Gomez‐Meda et al. [103] described a concept for the vertical distribution of the subgingival design of emergence profiles around implant restorations. In their approach, the subgingival emergence profile contains three zones: the esthetic zone (E), the bounded zone (B), and the crestal zone (C).
The esthetic zone (E) influences the position of the free gingival margin, is around 1 mm thick, and its contour should be convex and establish the morphology of the clinical portion of the implant crown. In addition, it contains the free gingiva.
The bounded zone (B) possesses between 1 and 2 mm thickness. It is located below the E zone. It is determined by the thickness of the surrounding soft tissues, the implant position, and the implant neck design and should be preferably concave. It contains the gingival epithelial tissue.
The crestal zone (C) is 1–1.5 mm in thickness and is located below the B zone. The abutment contour should be straight or concave in this area to avoid pressuring the adjacent hard tissues. Its dimensions also depend on the implant insertion depth. The supracrestal connective tissue is present in this area [103].
Transmucosal Designs of Prosthetic Abutments
Different transmucosal designs have been used in prosthetic abutments, including parallel, concave, convex, convergent, divergent, and customized configurations [97103–107].
A parallel abutment typically possesses walls without angular, geometrical, or diameter changes. Concave abutments possess walls that converge toward a narrower central portion and then diverge. In convex abutments, the walls diverge from the center to an area of maximum curvature, then converge to the coronal. In a convergent abutment, the walls progressively converge toward the coronal. A divergent abutment possesses walls that gradually diverge from the center. Finally, a custom abutment imitates the contour of the contralateral tooth or adopts multiple unique geometries required for the restoration design [103–107].
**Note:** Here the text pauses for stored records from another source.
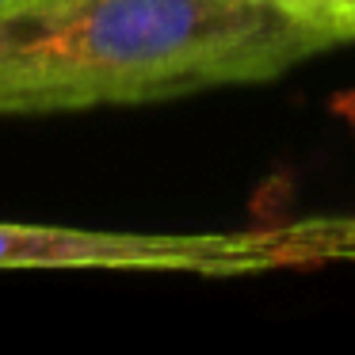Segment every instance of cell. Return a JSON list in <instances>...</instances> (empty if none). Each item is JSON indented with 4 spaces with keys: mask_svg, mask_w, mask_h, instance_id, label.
I'll use <instances>...</instances> for the list:
<instances>
[{
    "mask_svg": "<svg viewBox=\"0 0 355 355\" xmlns=\"http://www.w3.org/2000/svg\"><path fill=\"white\" fill-rule=\"evenodd\" d=\"M321 50L260 0H0V119L263 85Z\"/></svg>",
    "mask_w": 355,
    "mask_h": 355,
    "instance_id": "6da1fadb",
    "label": "cell"
},
{
    "mask_svg": "<svg viewBox=\"0 0 355 355\" xmlns=\"http://www.w3.org/2000/svg\"><path fill=\"white\" fill-rule=\"evenodd\" d=\"M347 260H355V218H352V248H347Z\"/></svg>",
    "mask_w": 355,
    "mask_h": 355,
    "instance_id": "277c9868",
    "label": "cell"
},
{
    "mask_svg": "<svg viewBox=\"0 0 355 355\" xmlns=\"http://www.w3.org/2000/svg\"><path fill=\"white\" fill-rule=\"evenodd\" d=\"M260 4L298 24L302 31L317 35L329 50L340 42H355V0H260Z\"/></svg>",
    "mask_w": 355,
    "mask_h": 355,
    "instance_id": "3957f363",
    "label": "cell"
},
{
    "mask_svg": "<svg viewBox=\"0 0 355 355\" xmlns=\"http://www.w3.org/2000/svg\"><path fill=\"white\" fill-rule=\"evenodd\" d=\"M344 218H306L252 233H119L0 222V271H184L252 275L336 263Z\"/></svg>",
    "mask_w": 355,
    "mask_h": 355,
    "instance_id": "7a4b0ae2",
    "label": "cell"
}]
</instances>
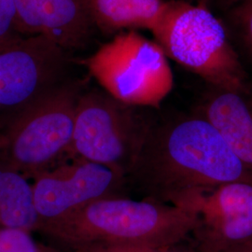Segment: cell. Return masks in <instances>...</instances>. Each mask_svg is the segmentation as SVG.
I'll list each match as a JSON object with an SVG mask.
<instances>
[{"label": "cell", "instance_id": "cell-1", "mask_svg": "<svg viewBox=\"0 0 252 252\" xmlns=\"http://www.w3.org/2000/svg\"><path fill=\"white\" fill-rule=\"evenodd\" d=\"M129 175L148 199L177 207L223 184L252 183V169L199 113L149 128Z\"/></svg>", "mask_w": 252, "mask_h": 252}, {"label": "cell", "instance_id": "cell-2", "mask_svg": "<svg viewBox=\"0 0 252 252\" xmlns=\"http://www.w3.org/2000/svg\"><path fill=\"white\" fill-rule=\"evenodd\" d=\"M198 225L197 214L189 209L115 195L44 223L38 232L67 252H79L110 246H178Z\"/></svg>", "mask_w": 252, "mask_h": 252}, {"label": "cell", "instance_id": "cell-3", "mask_svg": "<svg viewBox=\"0 0 252 252\" xmlns=\"http://www.w3.org/2000/svg\"><path fill=\"white\" fill-rule=\"evenodd\" d=\"M152 33L167 58L210 87L236 89L248 81L225 27L206 6L186 0L166 1Z\"/></svg>", "mask_w": 252, "mask_h": 252}, {"label": "cell", "instance_id": "cell-4", "mask_svg": "<svg viewBox=\"0 0 252 252\" xmlns=\"http://www.w3.org/2000/svg\"><path fill=\"white\" fill-rule=\"evenodd\" d=\"M81 87L67 81L0 132V166L27 177L55 166L67 154Z\"/></svg>", "mask_w": 252, "mask_h": 252}, {"label": "cell", "instance_id": "cell-5", "mask_svg": "<svg viewBox=\"0 0 252 252\" xmlns=\"http://www.w3.org/2000/svg\"><path fill=\"white\" fill-rule=\"evenodd\" d=\"M84 64L102 89L130 107L159 108L174 87L162 47L135 30L113 37Z\"/></svg>", "mask_w": 252, "mask_h": 252}, {"label": "cell", "instance_id": "cell-6", "mask_svg": "<svg viewBox=\"0 0 252 252\" xmlns=\"http://www.w3.org/2000/svg\"><path fill=\"white\" fill-rule=\"evenodd\" d=\"M148 131L133 107L104 90L84 92L78 100L67 155L126 177L135 164Z\"/></svg>", "mask_w": 252, "mask_h": 252}, {"label": "cell", "instance_id": "cell-7", "mask_svg": "<svg viewBox=\"0 0 252 252\" xmlns=\"http://www.w3.org/2000/svg\"><path fill=\"white\" fill-rule=\"evenodd\" d=\"M68 52L43 36L0 48V132L67 81Z\"/></svg>", "mask_w": 252, "mask_h": 252}, {"label": "cell", "instance_id": "cell-8", "mask_svg": "<svg viewBox=\"0 0 252 252\" xmlns=\"http://www.w3.org/2000/svg\"><path fill=\"white\" fill-rule=\"evenodd\" d=\"M124 179L106 166L81 159L38 174L32 186L40 225L60 220L95 200L115 196Z\"/></svg>", "mask_w": 252, "mask_h": 252}, {"label": "cell", "instance_id": "cell-9", "mask_svg": "<svg viewBox=\"0 0 252 252\" xmlns=\"http://www.w3.org/2000/svg\"><path fill=\"white\" fill-rule=\"evenodd\" d=\"M197 214L200 252H227L252 242V183L232 182L184 200Z\"/></svg>", "mask_w": 252, "mask_h": 252}, {"label": "cell", "instance_id": "cell-10", "mask_svg": "<svg viewBox=\"0 0 252 252\" xmlns=\"http://www.w3.org/2000/svg\"><path fill=\"white\" fill-rule=\"evenodd\" d=\"M23 36H43L66 52L87 45L94 26L91 0H13Z\"/></svg>", "mask_w": 252, "mask_h": 252}, {"label": "cell", "instance_id": "cell-11", "mask_svg": "<svg viewBox=\"0 0 252 252\" xmlns=\"http://www.w3.org/2000/svg\"><path fill=\"white\" fill-rule=\"evenodd\" d=\"M199 114L225 139L237 157L252 169V83L236 89L210 87Z\"/></svg>", "mask_w": 252, "mask_h": 252}, {"label": "cell", "instance_id": "cell-12", "mask_svg": "<svg viewBox=\"0 0 252 252\" xmlns=\"http://www.w3.org/2000/svg\"><path fill=\"white\" fill-rule=\"evenodd\" d=\"M166 5L164 0H91L94 26L107 33L128 29L153 31Z\"/></svg>", "mask_w": 252, "mask_h": 252}, {"label": "cell", "instance_id": "cell-13", "mask_svg": "<svg viewBox=\"0 0 252 252\" xmlns=\"http://www.w3.org/2000/svg\"><path fill=\"white\" fill-rule=\"evenodd\" d=\"M32 183L18 172L0 166V227L38 231Z\"/></svg>", "mask_w": 252, "mask_h": 252}, {"label": "cell", "instance_id": "cell-14", "mask_svg": "<svg viewBox=\"0 0 252 252\" xmlns=\"http://www.w3.org/2000/svg\"><path fill=\"white\" fill-rule=\"evenodd\" d=\"M227 13L234 35L252 62V0H242Z\"/></svg>", "mask_w": 252, "mask_h": 252}, {"label": "cell", "instance_id": "cell-15", "mask_svg": "<svg viewBox=\"0 0 252 252\" xmlns=\"http://www.w3.org/2000/svg\"><path fill=\"white\" fill-rule=\"evenodd\" d=\"M0 252H44L31 232L16 228L0 227Z\"/></svg>", "mask_w": 252, "mask_h": 252}, {"label": "cell", "instance_id": "cell-16", "mask_svg": "<svg viewBox=\"0 0 252 252\" xmlns=\"http://www.w3.org/2000/svg\"><path fill=\"white\" fill-rule=\"evenodd\" d=\"M25 37L19 30L13 0H0V48Z\"/></svg>", "mask_w": 252, "mask_h": 252}, {"label": "cell", "instance_id": "cell-17", "mask_svg": "<svg viewBox=\"0 0 252 252\" xmlns=\"http://www.w3.org/2000/svg\"><path fill=\"white\" fill-rule=\"evenodd\" d=\"M172 247H144V246H110L99 247L79 252H194Z\"/></svg>", "mask_w": 252, "mask_h": 252}, {"label": "cell", "instance_id": "cell-18", "mask_svg": "<svg viewBox=\"0 0 252 252\" xmlns=\"http://www.w3.org/2000/svg\"><path fill=\"white\" fill-rule=\"evenodd\" d=\"M197 4L204 5L208 9L216 8V9L229 11L233 9L234 6H236L238 3H240L242 0H195Z\"/></svg>", "mask_w": 252, "mask_h": 252}, {"label": "cell", "instance_id": "cell-19", "mask_svg": "<svg viewBox=\"0 0 252 252\" xmlns=\"http://www.w3.org/2000/svg\"><path fill=\"white\" fill-rule=\"evenodd\" d=\"M227 252H252V242L251 243L245 244L241 247H238L234 250Z\"/></svg>", "mask_w": 252, "mask_h": 252}, {"label": "cell", "instance_id": "cell-20", "mask_svg": "<svg viewBox=\"0 0 252 252\" xmlns=\"http://www.w3.org/2000/svg\"><path fill=\"white\" fill-rule=\"evenodd\" d=\"M200 252V251H199V252Z\"/></svg>", "mask_w": 252, "mask_h": 252}, {"label": "cell", "instance_id": "cell-21", "mask_svg": "<svg viewBox=\"0 0 252 252\" xmlns=\"http://www.w3.org/2000/svg\"></svg>", "mask_w": 252, "mask_h": 252}]
</instances>
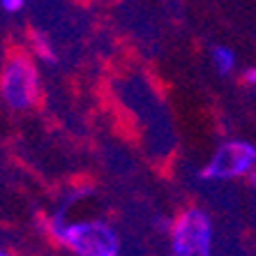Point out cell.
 <instances>
[{"mask_svg": "<svg viewBox=\"0 0 256 256\" xmlns=\"http://www.w3.org/2000/svg\"><path fill=\"white\" fill-rule=\"evenodd\" d=\"M44 231L72 256H122V236L102 217L70 220L54 210L44 222Z\"/></svg>", "mask_w": 256, "mask_h": 256, "instance_id": "obj_1", "label": "cell"}, {"mask_svg": "<svg viewBox=\"0 0 256 256\" xmlns=\"http://www.w3.org/2000/svg\"><path fill=\"white\" fill-rule=\"evenodd\" d=\"M42 97L37 60L28 51H12L0 67V102L14 114H26Z\"/></svg>", "mask_w": 256, "mask_h": 256, "instance_id": "obj_2", "label": "cell"}, {"mask_svg": "<svg viewBox=\"0 0 256 256\" xmlns=\"http://www.w3.org/2000/svg\"><path fill=\"white\" fill-rule=\"evenodd\" d=\"M168 256H214L217 228L212 214L201 206L180 210L168 226Z\"/></svg>", "mask_w": 256, "mask_h": 256, "instance_id": "obj_3", "label": "cell"}, {"mask_svg": "<svg viewBox=\"0 0 256 256\" xmlns=\"http://www.w3.org/2000/svg\"><path fill=\"white\" fill-rule=\"evenodd\" d=\"M256 176V148L244 138L222 141L210 160L198 171V178L206 182H231V180H250Z\"/></svg>", "mask_w": 256, "mask_h": 256, "instance_id": "obj_4", "label": "cell"}, {"mask_svg": "<svg viewBox=\"0 0 256 256\" xmlns=\"http://www.w3.org/2000/svg\"><path fill=\"white\" fill-rule=\"evenodd\" d=\"M210 62H212V70L220 76H231L233 72L238 70V56L226 44H217V46L210 48Z\"/></svg>", "mask_w": 256, "mask_h": 256, "instance_id": "obj_5", "label": "cell"}, {"mask_svg": "<svg viewBox=\"0 0 256 256\" xmlns=\"http://www.w3.org/2000/svg\"><path fill=\"white\" fill-rule=\"evenodd\" d=\"M32 58L42 60V62H48V65H54L56 60H58V54H56V46L51 44L46 35L42 32H32L30 35V51H28Z\"/></svg>", "mask_w": 256, "mask_h": 256, "instance_id": "obj_6", "label": "cell"}, {"mask_svg": "<svg viewBox=\"0 0 256 256\" xmlns=\"http://www.w3.org/2000/svg\"><path fill=\"white\" fill-rule=\"evenodd\" d=\"M90 196H95V187L88 185V182H78V185H74L72 190H67V194L62 196V201H60V206L56 210L67 214V210H70L76 201H84V198H90Z\"/></svg>", "mask_w": 256, "mask_h": 256, "instance_id": "obj_7", "label": "cell"}, {"mask_svg": "<svg viewBox=\"0 0 256 256\" xmlns=\"http://www.w3.org/2000/svg\"><path fill=\"white\" fill-rule=\"evenodd\" d=\"M26 2H28V0H0V7H2L7 14H16L26 7Z\"/></svg>", "mask_w": 256, "mask_h": 256, "instance_id": "obj_8", "label": "cell"}, {"mask_svg": "<svg viewBox=\"0 0 256 256\" xmlns=\"http://www.w3.org/2000/svg\"><path fill=\"white\" fill-rule=\"evenodd\" d=\"M240 81H242L247 88H254L256 86V67H244L242 72H240Z\"/></svg>", "mask_w": 256, "mask_h": 256, "instance_id": "obj_9", "label": "cell"}, {"mask_svg": "<svg viewBox=\"0 0 256 256\" xmlns=\"http://www.w3.org/2000/svg\"><path fill=\"white\" fill-rule=\"evenodd\" d=\"M0 256H12V254H10L7 250H2V247H0Z\"/></svg>", "mask_w": 256, "mask_h": 256, "instance_id": "obj_10", "label": "cell"}]
</instances>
Valente et al. completed a systematic review to evaluate the effect of different abutment geometries (convergent or concave versus divergent and parallel) on marginal bone loss and esthetics [104]. Five studies fulfilled the inclusion criteria. Their results showed that concave and convergent abutments were beneficial in maintaining soft tissue levels and reducing bone loss [104].
Siegenthaler et al. [108] completed a one‐year clinical trial on anterior implant restorations over convex or concave abutments to evaluate the stability of the gingival margins. Their results showed that concave abutments presented a frequency of buccal gingival recessions of 14.3%; meanwhile, abutments with convex profiles presented a frequency of buccal gingival recessions of 64.3% [108], The authors concluded that after a year, concave abutments stabilized the gingival margin better than convex abutments.